**WHAT IS EXPECTED**:
Please repeat the lines of the entries word for word, from the line containing "What distance away" through the end of the entries, both included.
§
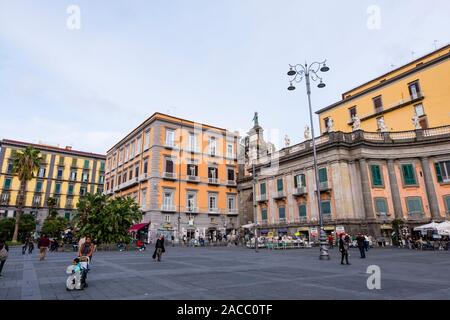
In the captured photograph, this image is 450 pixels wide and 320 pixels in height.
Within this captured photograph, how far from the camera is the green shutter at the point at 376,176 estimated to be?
2834 cm

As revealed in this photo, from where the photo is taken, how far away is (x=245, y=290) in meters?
7.20

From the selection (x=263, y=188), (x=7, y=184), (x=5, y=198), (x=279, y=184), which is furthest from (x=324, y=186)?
(x=7, y=184)

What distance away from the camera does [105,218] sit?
969 inches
§
**SOLUTION**:
What distance away from the camera does [105,218] sit?
969 inches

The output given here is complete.